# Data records
_ _ _

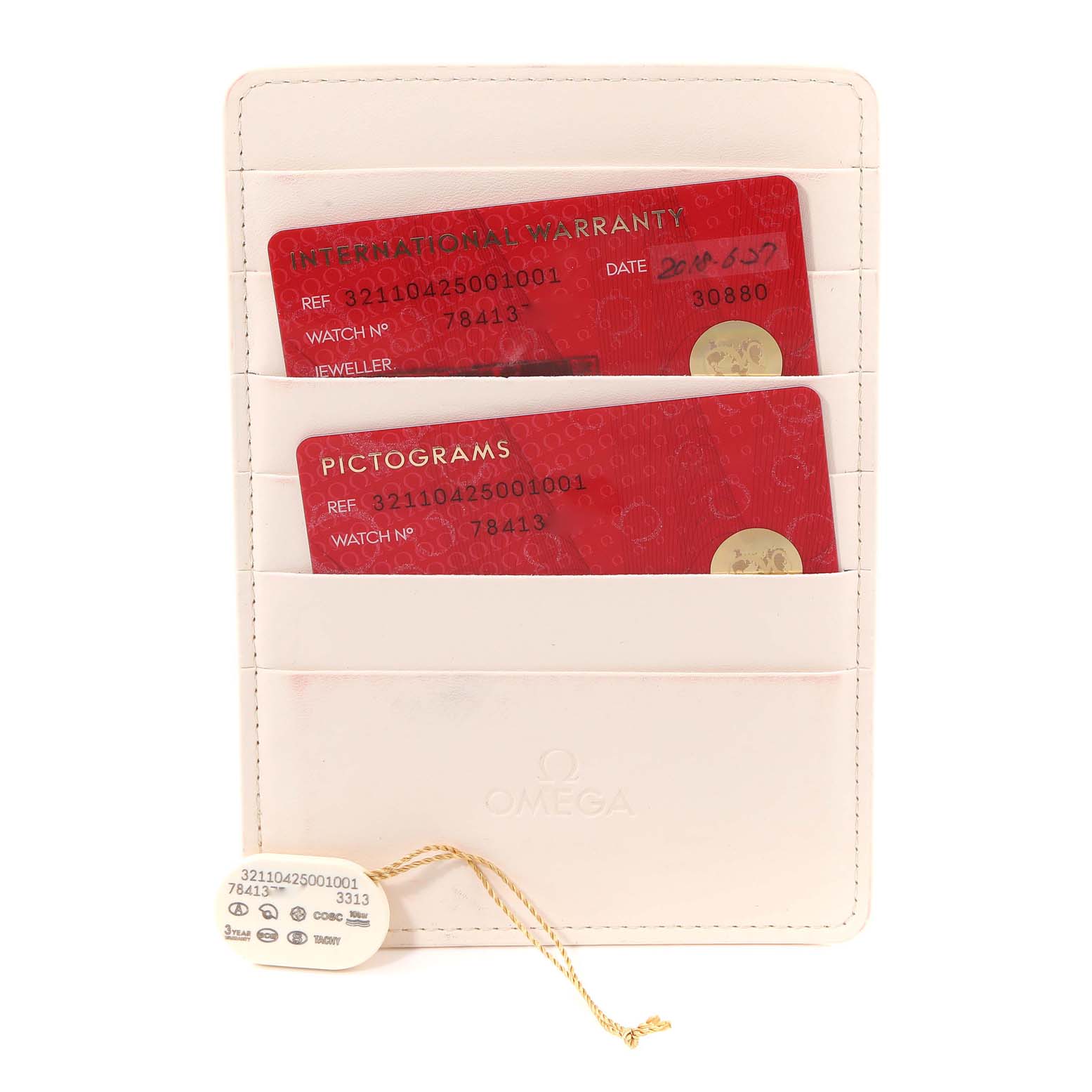 The image shows an Omega Speedmaster 321.10.42.50.01.001 Men
s Stainless Steel Black Dial 321.10.42.50.01.001 Men
s Stainless Steel Black Dial International Warranty and Pictograms card in a white cardholder along with a tag.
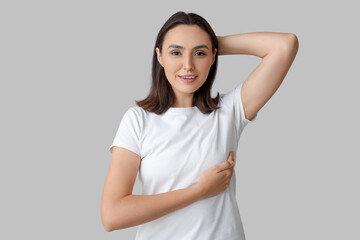 Young woman checking her breast on light background. Cancer awareness concept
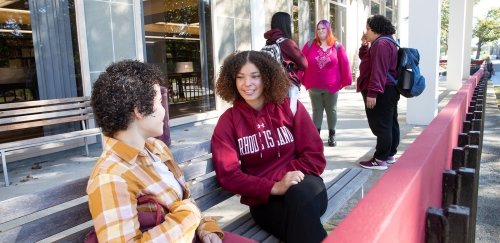 Students sitting and standing in front of Adams library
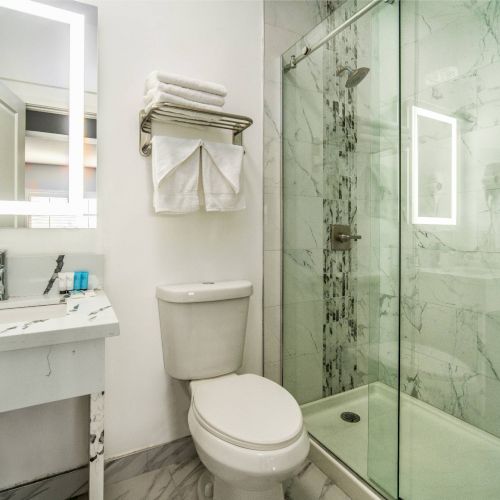 A modern bathroom with a marble shower, toilet, and sink. There are towels on a rack and a backlit mirror above the sink.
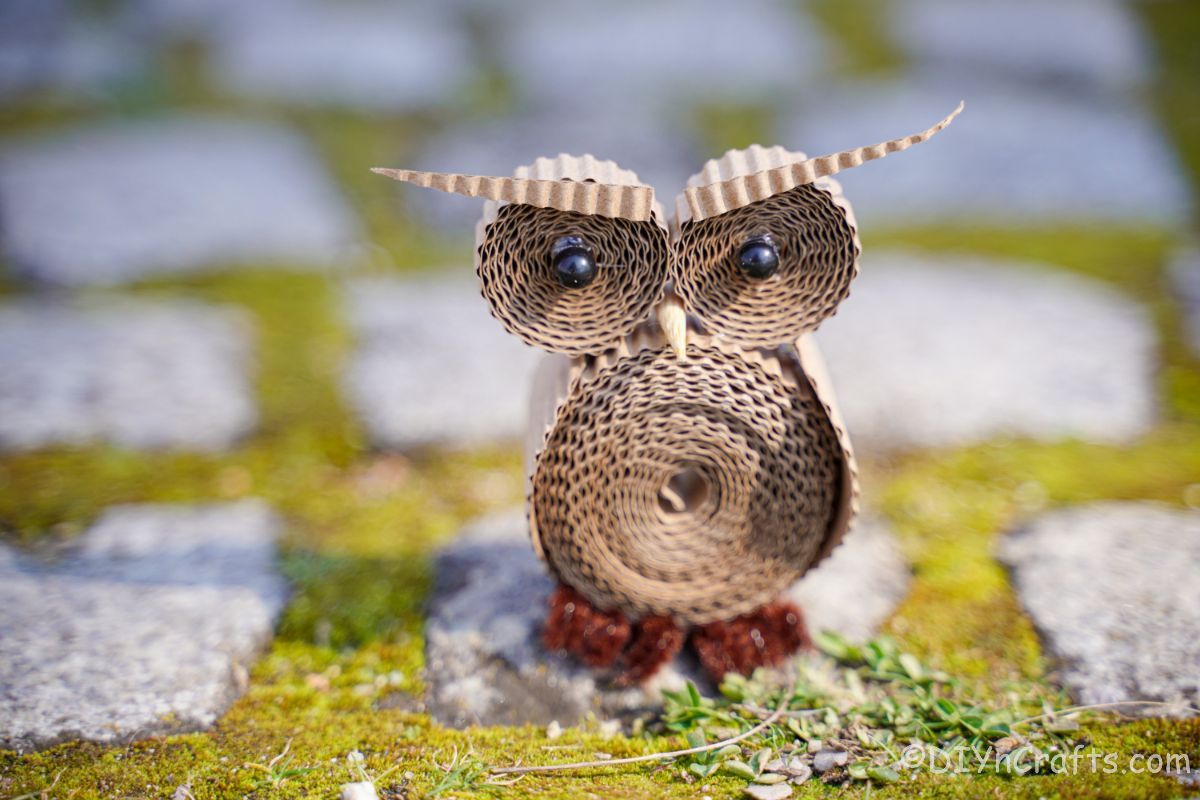 миниатюрная сова из картона на траве и каменной дорожке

_ _ _

Rewrite every item above, replacing each "Stainless Steel" with "Titanium" and keeping all other text unchanged. Leave out the pictures.

# Reply to the exercise
 The image shows an Omega Speedmaster 321.10.42.50.01.001 Men
s Titanium Black Dial 321.10.42.50.01.001 Men
s Titanium Black Dial International Warranty and Pictograms card in a white cardholder along with a tag.
 Young woman checking her breast on light background. Cancer awareness concept
 Students sitting and standing in front of Adams library
 A modern bathroom with a marble shower, toilet, and sink. There are towels on a rack and a backlit mirror above the sink.
 миниатюрная сова из картона на траве и каменной дорожке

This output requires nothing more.